About Us

What We Do

Structural Well-Being Framework ©

Centering community to establish self-directed solutions is critical to achieving transformational change and better life outcomes. Communities of color are not routinely engaged in the design and/or implementation of the solutions to achieve their own well-being. And sectors have repeatedly failed to make impactful sustainable change.

BI has worked in 300+ jurisdictions nationally to support local efforts to eliminate racial and ethnic disparities. Over time, however, BI realized the limitations of “harm reduction” and evolved to address the longstanding structural inequities with a cross-sector approach to design and achieve structural well-being.

BI defines structural well-being as a system of public policies, institutional and inclusive practices, cultural representations, and other norms that work to strengthen families, communities and individual well-being for positive life outcomes. To dismantle the nation’s current operational framework of structural racism, we must replace it with a structural well-being frame to provide families and communities what they need to thrive: a sense of belonging and community, and equitable access to the resources necessary for positive life outcomes.

Place-Based Approach

Our place-based approach identifies and assesses the viability of local sites to overcome challenges that have historically stalled equity reform in most jurisdictions. This work engages local jurisdictions ready to take a journey to transform public safety by examining the social determinants of justice.

BI’s process is cross-sector and steeped in services, restorative practices, and humanity rather than custody, control, and suppression. Participants include justice sector and non-judicial public systems (i.e., education, health, child welfare, and housing) alongside community and those directly impacted as fully engaged, authentic partners.

Critical to this work is the willingness of cities and counties to engage in a process to collect, analyze, and use data that correlates the intersection of services to families across sectors.
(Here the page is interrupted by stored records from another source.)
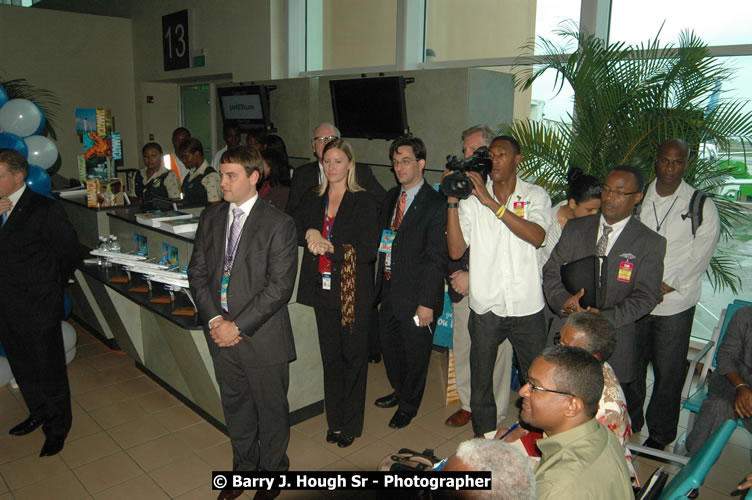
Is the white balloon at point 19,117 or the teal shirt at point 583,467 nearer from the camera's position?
the teal shirt at point 583,467

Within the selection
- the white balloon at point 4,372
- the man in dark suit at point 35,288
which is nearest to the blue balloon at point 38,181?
the white balloon at point 4,372

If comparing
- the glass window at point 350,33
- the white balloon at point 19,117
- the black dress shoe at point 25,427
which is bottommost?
the black dress shoe at point 25,427

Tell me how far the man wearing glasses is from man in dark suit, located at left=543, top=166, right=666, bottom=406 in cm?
120

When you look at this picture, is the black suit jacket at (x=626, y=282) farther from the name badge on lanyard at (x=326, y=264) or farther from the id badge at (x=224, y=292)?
the id badge at (x=224, y=292)

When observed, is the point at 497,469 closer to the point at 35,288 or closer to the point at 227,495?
the point at 227,495

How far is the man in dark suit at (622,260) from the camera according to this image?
2.65 metres

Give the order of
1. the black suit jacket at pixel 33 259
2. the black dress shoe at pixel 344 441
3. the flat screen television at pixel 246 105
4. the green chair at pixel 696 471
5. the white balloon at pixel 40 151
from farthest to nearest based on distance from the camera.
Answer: the flat screen television at pixel 246 105
the white balloon at pixel 40 151
the black dress shoe at pixel 344 441
the black suit jacket at pixel 33 259
the green chair at pixel 696 471

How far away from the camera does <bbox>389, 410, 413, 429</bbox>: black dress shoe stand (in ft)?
11.2

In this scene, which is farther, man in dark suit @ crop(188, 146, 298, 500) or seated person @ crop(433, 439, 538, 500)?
man in dark suit @ crop(188, 146, 298, 500)

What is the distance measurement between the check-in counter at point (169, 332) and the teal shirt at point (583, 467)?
2.07m

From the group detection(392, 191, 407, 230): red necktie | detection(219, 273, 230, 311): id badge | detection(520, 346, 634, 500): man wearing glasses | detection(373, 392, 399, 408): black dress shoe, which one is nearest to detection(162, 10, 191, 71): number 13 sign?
detection(392, 191, 407, 230): red necktie

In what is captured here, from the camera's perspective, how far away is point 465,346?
11.6 ft

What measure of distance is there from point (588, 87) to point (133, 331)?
3.74 metres

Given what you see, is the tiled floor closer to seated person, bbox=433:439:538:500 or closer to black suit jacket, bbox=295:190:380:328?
black suit jacket, bbox=295:190:380:328
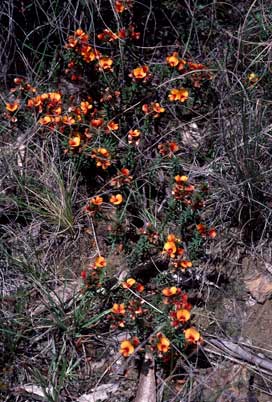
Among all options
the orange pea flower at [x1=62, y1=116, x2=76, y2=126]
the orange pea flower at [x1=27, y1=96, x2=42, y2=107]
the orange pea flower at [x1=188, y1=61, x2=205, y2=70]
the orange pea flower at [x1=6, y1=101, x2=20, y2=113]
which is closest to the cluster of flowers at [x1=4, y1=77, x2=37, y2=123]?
the orange pea flower at [x1=6, y1=101, x2=20, y2=113]

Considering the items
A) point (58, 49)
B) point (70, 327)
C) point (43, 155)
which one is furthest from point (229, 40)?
point (70, 327)

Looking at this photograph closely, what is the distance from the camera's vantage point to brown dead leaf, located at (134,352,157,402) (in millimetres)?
2887

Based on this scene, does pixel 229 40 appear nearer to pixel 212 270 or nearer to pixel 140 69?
pixel 140 69

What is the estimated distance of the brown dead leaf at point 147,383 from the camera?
2.89 metres

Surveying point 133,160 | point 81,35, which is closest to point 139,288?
point 133,160

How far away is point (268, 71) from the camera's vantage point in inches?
141

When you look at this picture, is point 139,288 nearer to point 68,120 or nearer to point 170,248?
point 170,248

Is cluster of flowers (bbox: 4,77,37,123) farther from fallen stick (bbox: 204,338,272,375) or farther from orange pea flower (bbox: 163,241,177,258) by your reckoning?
fallen stick (bbox: 204,338,272,375)

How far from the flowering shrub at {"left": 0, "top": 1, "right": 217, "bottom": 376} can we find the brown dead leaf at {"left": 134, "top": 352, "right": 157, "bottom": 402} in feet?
0.27

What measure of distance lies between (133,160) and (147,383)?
4.07 feet

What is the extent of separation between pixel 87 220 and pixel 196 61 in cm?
129


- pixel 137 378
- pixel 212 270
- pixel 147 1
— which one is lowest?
pixel 137 378

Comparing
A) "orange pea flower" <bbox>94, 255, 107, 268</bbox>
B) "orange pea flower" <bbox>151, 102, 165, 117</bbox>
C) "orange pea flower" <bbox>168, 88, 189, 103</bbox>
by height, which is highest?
"orange pea flower" <bbox>168, 88, 189, 103</bbox>

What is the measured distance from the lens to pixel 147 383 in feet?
9.56
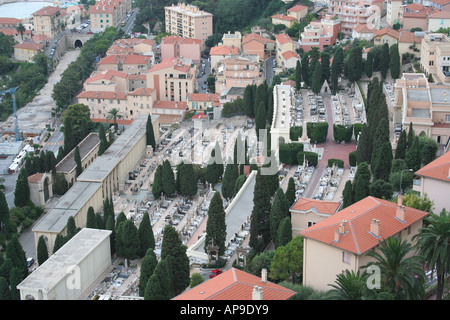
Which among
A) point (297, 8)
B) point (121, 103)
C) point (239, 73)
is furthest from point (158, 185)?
point (297, 8)

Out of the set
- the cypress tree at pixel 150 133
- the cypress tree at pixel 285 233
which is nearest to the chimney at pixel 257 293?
the cypress tree at pixel 285 233

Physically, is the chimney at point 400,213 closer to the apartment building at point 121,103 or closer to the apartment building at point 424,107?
the apartment building at point 424,107

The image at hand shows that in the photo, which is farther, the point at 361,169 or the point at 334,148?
the point at 334,148

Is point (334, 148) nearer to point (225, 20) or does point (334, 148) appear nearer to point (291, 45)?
point (291, 45)

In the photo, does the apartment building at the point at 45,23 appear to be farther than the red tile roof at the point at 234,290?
Yes

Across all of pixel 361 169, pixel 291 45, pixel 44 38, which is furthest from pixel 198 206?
pixel 44 38
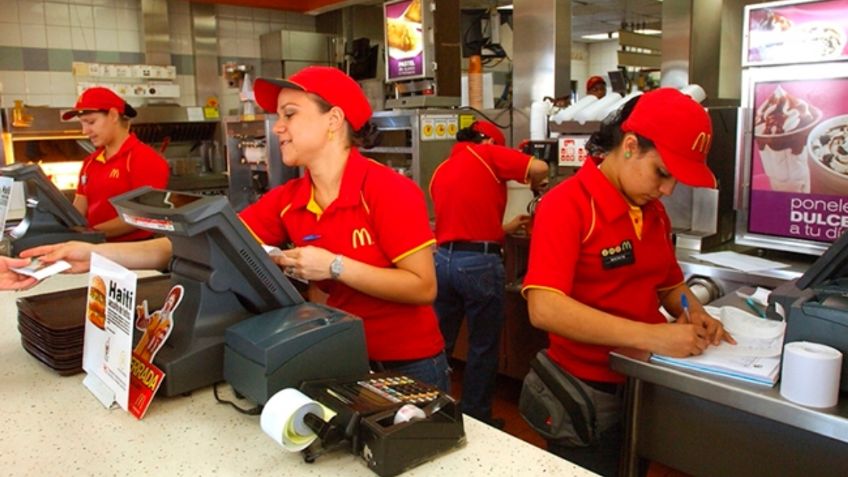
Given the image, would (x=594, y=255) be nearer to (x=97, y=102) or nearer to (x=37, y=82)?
(x=97, y=102)

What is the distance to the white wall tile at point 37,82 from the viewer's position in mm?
6418

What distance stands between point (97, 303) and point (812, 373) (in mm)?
1615

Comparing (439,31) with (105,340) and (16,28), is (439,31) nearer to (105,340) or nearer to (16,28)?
(105,340)

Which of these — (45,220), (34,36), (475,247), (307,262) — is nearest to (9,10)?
(34,36)

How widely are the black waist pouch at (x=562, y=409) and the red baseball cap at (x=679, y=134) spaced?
0.64 m

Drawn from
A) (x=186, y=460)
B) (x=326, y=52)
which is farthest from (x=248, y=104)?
(x=186, y=460)

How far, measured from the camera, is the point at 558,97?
4473mm

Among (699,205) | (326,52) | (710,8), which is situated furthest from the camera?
(326,52)

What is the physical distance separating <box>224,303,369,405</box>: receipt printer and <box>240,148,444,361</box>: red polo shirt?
41 centimetres

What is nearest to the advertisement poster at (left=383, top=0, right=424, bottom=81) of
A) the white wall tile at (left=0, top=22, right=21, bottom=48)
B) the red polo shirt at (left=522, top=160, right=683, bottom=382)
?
the red polo shirt at (left=522, top=160, right=683, bottom=382)

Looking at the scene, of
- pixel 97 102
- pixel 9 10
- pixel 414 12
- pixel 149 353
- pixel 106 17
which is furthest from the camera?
pixel 106 17

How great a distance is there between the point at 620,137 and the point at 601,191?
0.16m

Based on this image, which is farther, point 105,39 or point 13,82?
point 105,39

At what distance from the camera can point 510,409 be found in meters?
3.88
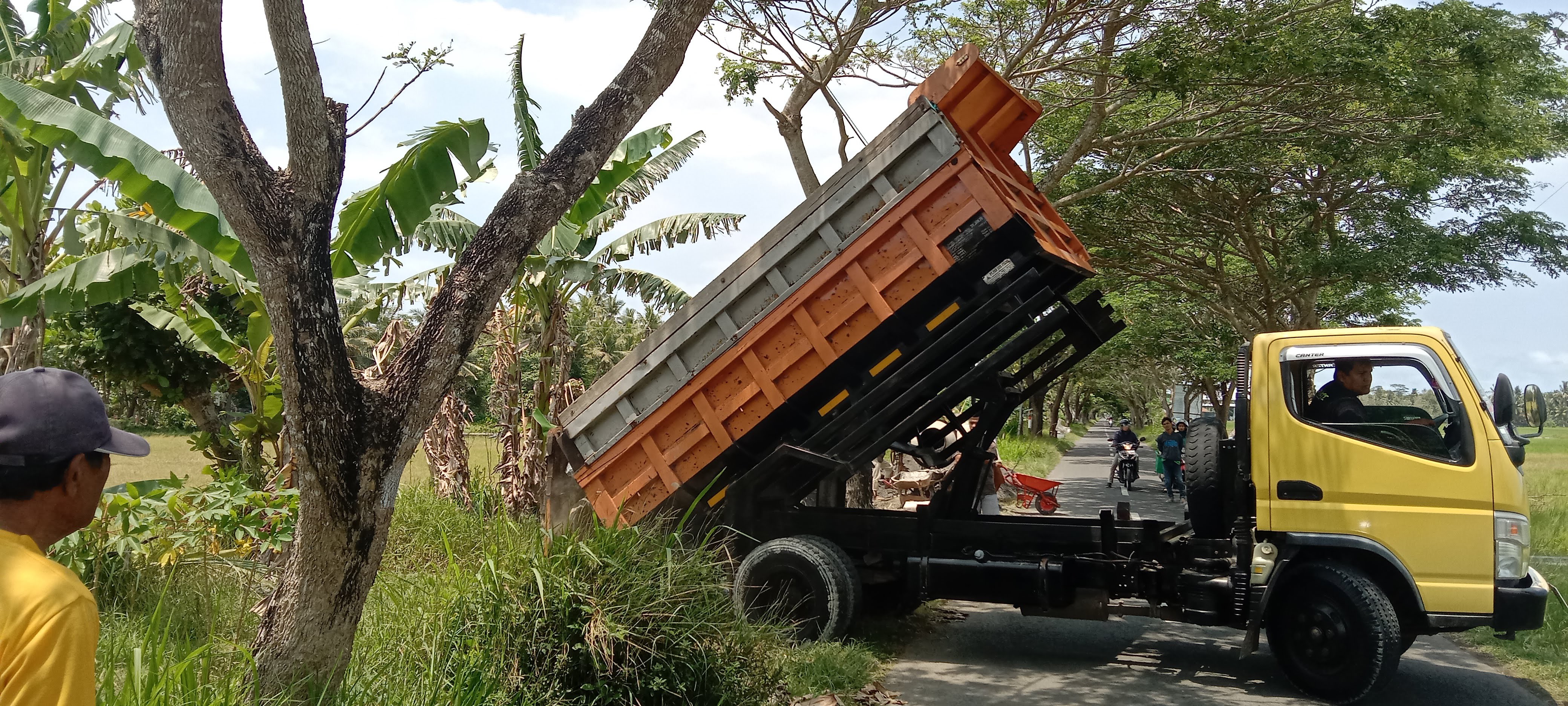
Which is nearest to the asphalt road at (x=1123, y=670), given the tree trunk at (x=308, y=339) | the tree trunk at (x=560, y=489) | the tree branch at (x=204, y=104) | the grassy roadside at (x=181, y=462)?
the tree trunk at (x=560, y=489)

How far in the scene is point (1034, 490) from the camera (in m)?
15.0

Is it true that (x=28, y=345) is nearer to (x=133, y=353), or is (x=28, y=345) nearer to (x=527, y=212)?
(x=133, y=353)

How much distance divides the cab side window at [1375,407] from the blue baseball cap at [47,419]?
6160 mm

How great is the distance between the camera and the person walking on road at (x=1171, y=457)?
778 inches

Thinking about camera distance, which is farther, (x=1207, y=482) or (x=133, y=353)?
(x=133, y=353)

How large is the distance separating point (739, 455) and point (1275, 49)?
26.3 feet

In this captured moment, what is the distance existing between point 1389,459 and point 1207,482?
3.38 ft

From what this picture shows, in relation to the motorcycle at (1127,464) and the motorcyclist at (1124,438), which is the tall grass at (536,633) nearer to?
the motorcycle at (1127,464)

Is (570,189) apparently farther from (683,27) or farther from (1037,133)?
(1037,133)

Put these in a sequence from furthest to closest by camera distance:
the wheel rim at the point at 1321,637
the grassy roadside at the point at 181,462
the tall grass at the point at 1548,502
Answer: the tall grass at the point at 1548,502
the grassy roadside at the point at 181,462
the wheel rim at the point at 1321,637

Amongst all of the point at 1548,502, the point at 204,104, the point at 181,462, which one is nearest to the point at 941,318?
the point at 204,104

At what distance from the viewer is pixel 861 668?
6402 mm

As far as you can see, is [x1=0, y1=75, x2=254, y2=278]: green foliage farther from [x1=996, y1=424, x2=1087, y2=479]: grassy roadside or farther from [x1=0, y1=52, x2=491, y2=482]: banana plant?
[x1=996, y1=424, x2=1087, y2=479]: grassy roadside

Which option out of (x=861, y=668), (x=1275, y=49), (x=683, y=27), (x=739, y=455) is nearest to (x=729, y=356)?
(x=739, y=455)
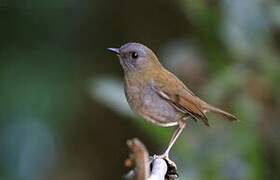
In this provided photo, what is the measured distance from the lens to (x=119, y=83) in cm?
413

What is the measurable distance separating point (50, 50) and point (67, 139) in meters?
0.70

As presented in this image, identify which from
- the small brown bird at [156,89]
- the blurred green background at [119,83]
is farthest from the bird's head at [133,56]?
the blurred green background at [119,83]

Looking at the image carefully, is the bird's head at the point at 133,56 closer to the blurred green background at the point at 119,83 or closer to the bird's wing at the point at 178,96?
the bird's wing at the point at 178,96

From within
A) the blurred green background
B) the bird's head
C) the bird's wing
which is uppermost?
the bird's head

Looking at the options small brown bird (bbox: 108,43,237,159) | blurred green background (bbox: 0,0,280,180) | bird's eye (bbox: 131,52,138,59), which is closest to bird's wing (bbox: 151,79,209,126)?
small brown bird (bbox: 108,43,237,159)

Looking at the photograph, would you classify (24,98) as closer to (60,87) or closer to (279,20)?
(60,87)

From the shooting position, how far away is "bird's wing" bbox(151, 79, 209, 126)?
228cm

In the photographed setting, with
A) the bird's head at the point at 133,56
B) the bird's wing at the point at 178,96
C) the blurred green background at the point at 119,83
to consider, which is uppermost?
the bird's head at the point at 133,56

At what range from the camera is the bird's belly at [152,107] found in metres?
2.08

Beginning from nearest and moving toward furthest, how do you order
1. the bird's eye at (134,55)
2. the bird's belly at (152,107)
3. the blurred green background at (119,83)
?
the bird's belly at (152,107) → the bird's eye at (134,55) → the blurred green background at (119,83)

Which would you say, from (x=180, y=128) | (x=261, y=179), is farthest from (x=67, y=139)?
(x=180, y=128)

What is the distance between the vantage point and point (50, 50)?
18.7 ft

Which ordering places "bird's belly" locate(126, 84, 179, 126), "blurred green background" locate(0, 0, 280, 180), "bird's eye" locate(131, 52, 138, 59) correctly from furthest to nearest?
1. "blurred green background" locate(0, 0, 280, 180)
2. "bird's eye" locate(131, 52, 138, 59)
3. "bird's belly" locate(126, 84, 179, 126)

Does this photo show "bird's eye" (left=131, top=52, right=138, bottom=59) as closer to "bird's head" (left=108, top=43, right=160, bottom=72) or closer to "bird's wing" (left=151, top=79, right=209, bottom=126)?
"bird's head" (left=108, top=43, right=160, bottom=72)
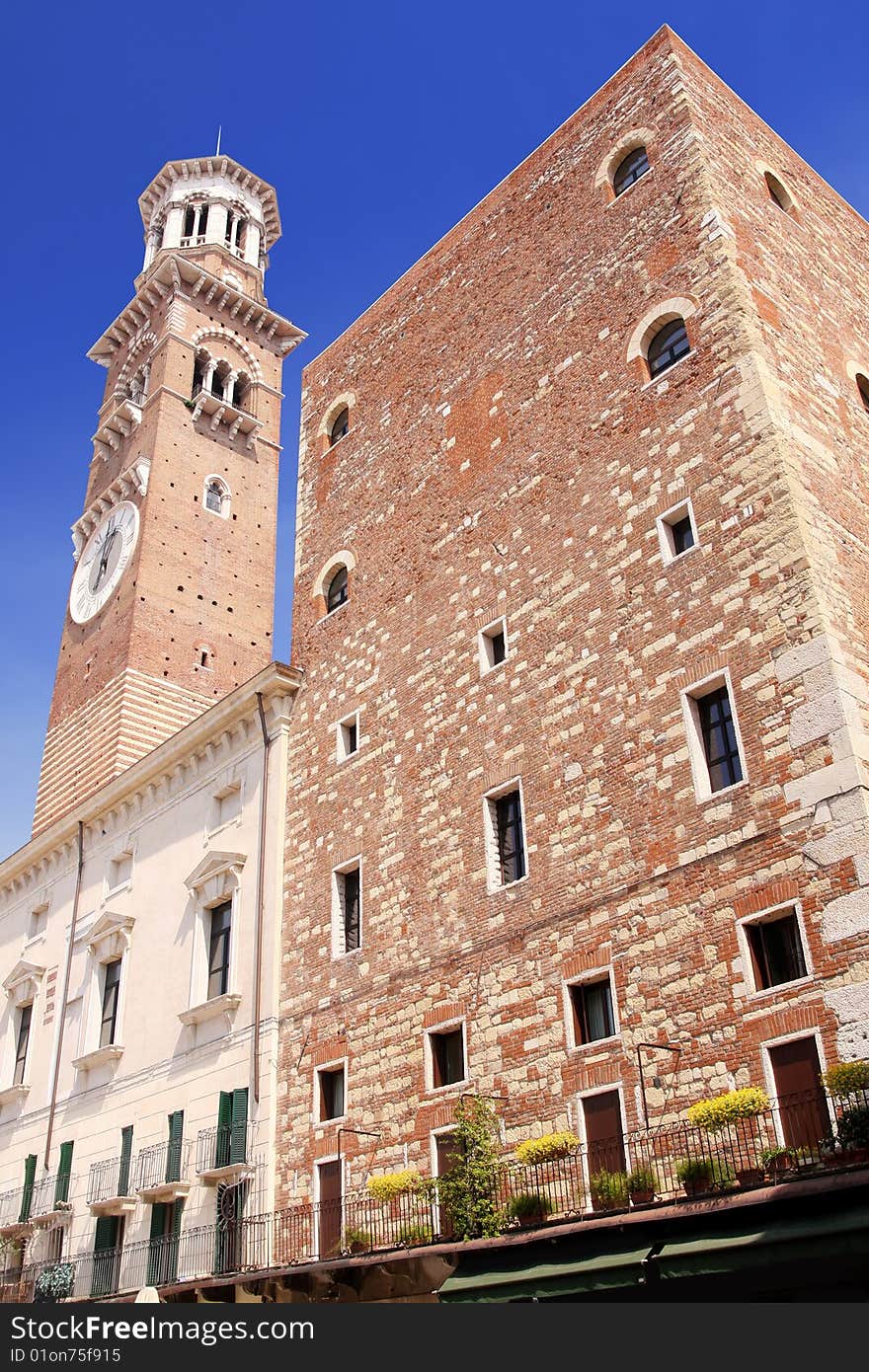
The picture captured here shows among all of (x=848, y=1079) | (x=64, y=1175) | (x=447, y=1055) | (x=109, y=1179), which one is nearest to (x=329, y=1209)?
(x=447, y=1055)

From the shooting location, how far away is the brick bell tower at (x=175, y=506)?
3516 cm

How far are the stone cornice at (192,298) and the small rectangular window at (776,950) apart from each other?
35437 millimetres

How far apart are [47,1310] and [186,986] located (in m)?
10.1

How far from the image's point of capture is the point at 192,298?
1679 inches

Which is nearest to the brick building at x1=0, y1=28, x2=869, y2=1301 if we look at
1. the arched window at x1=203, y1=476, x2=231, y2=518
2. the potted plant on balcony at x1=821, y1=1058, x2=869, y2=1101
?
the potted plant on balcony at x1=821, y1=1058, x2=869, y2=1101

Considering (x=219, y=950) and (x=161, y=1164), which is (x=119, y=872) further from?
(x=161, y=1164)

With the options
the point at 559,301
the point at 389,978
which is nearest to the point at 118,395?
the point at 559,301

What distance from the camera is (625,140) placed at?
18.8 meters

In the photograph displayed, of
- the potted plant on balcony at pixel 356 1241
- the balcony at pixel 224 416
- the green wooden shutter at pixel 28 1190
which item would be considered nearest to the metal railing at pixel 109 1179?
the green wooden shutter at pixel 28 1190

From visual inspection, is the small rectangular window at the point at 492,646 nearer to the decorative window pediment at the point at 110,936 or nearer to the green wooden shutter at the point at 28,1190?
the decorative window pediment at the point at 110,936

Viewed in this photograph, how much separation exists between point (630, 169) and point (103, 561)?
24.6 meters

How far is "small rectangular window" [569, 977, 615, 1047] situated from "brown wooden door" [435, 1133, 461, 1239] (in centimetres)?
190

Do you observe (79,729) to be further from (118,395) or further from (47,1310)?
(47,1310)

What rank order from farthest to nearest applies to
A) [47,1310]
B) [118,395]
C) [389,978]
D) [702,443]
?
[118,395], [389,978], [702,443], [47,1310]
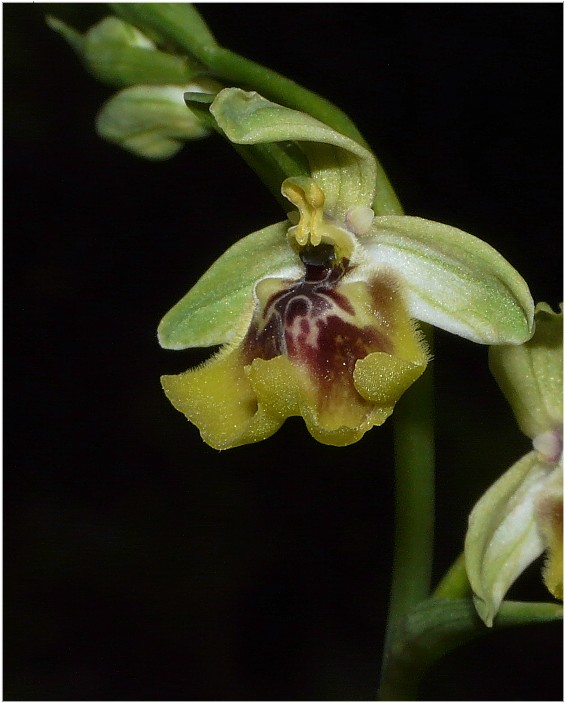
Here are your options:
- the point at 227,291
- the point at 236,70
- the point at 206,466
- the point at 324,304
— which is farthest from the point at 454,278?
the point at 206,466

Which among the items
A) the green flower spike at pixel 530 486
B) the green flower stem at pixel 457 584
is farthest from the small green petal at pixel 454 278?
the green flower stem at pixel 457 584

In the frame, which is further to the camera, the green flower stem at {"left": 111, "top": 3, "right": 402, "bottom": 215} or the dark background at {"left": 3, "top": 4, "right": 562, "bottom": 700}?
the dark background at {"left": 3, "top": 4, "right": 562, "bottom": 700}

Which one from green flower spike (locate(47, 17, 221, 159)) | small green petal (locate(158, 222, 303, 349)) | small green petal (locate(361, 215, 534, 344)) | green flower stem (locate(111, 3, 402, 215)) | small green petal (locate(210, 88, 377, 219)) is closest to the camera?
small green petal (locate(210, 88, 377, 219))

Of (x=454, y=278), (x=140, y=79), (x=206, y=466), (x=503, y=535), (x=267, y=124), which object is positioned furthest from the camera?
(x=206, y=466)

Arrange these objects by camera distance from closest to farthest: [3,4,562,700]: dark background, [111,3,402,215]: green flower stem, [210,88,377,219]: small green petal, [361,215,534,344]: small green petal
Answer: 1. [210,88,377,219]: small green petal
2. [361,215,534,344]: small green petal
3. [111,3,402,215]: green flower stem
4. [3,4,562,700]: dark background

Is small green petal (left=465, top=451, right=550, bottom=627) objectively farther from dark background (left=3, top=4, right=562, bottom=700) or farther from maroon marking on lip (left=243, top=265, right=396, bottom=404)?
dark background (left=3, top=4, right=562, bottom=700)

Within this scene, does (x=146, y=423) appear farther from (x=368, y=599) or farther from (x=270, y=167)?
(x=270, y=167)

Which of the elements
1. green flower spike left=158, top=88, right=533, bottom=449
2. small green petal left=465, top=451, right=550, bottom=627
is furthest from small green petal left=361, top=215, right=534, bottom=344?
small green petal left=465, top=451, right=550, bottom=627

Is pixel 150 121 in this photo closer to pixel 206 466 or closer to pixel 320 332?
pixel 320 332
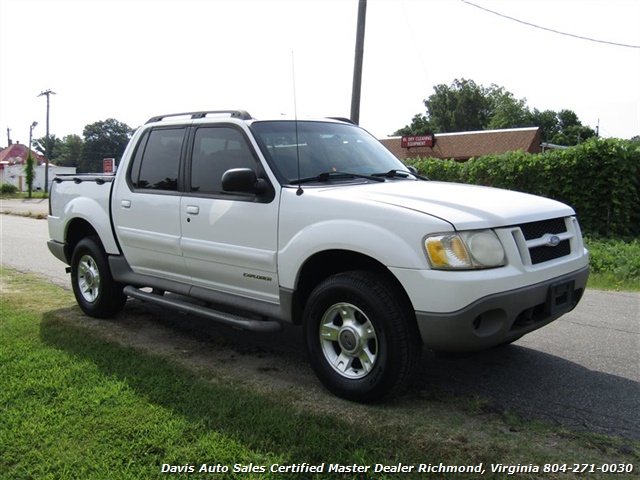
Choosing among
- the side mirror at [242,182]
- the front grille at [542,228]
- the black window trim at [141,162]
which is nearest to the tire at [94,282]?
the black window trim at [141,162]

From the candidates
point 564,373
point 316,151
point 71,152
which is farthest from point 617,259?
point 71,152

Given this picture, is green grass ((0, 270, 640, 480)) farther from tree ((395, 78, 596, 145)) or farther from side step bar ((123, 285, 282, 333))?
tree ((395, 78, 596, 145))

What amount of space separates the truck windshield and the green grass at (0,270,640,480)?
1656 millimetres

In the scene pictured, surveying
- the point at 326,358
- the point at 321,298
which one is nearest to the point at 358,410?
the point at 326,358

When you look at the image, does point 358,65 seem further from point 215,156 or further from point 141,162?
point 215,156

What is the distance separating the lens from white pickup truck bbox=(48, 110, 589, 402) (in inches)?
138

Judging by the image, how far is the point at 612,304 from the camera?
691cm

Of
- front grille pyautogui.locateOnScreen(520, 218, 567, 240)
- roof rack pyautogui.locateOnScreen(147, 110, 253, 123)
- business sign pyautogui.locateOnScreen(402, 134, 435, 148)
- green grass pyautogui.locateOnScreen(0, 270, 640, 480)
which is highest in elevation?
business sign pyautogui.locateOnScreen(402, 134, 435, 148)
This requires trust and transparency around budget allocations and service delivery approaches. BI challenges jurisdictions to inquire how racial hierarchy exists in the administration of justice and join us in a journey to imagine better safety outcomes for communities.

To deconstruct how structural racism operations in local jurisdictions, we engage four major issues:

Negotiating the long-held principle that justice is colorblind and race-neutral thereby negating the necessity to address policies and practices that reflect racialized social control.

Investment in communities that most populate the justice sector is outside the justice sector’s purview. Community disinvestment is a structural issue larger than the justice sector can handle alone, requiring political solutions that public systems cannot control.

Government is not structured to promote flexible, cross-sector responses to complex human services problems that involve safety.

It is difficult for elected and appointed officials to share power with each other and communities most in need of human service interventions.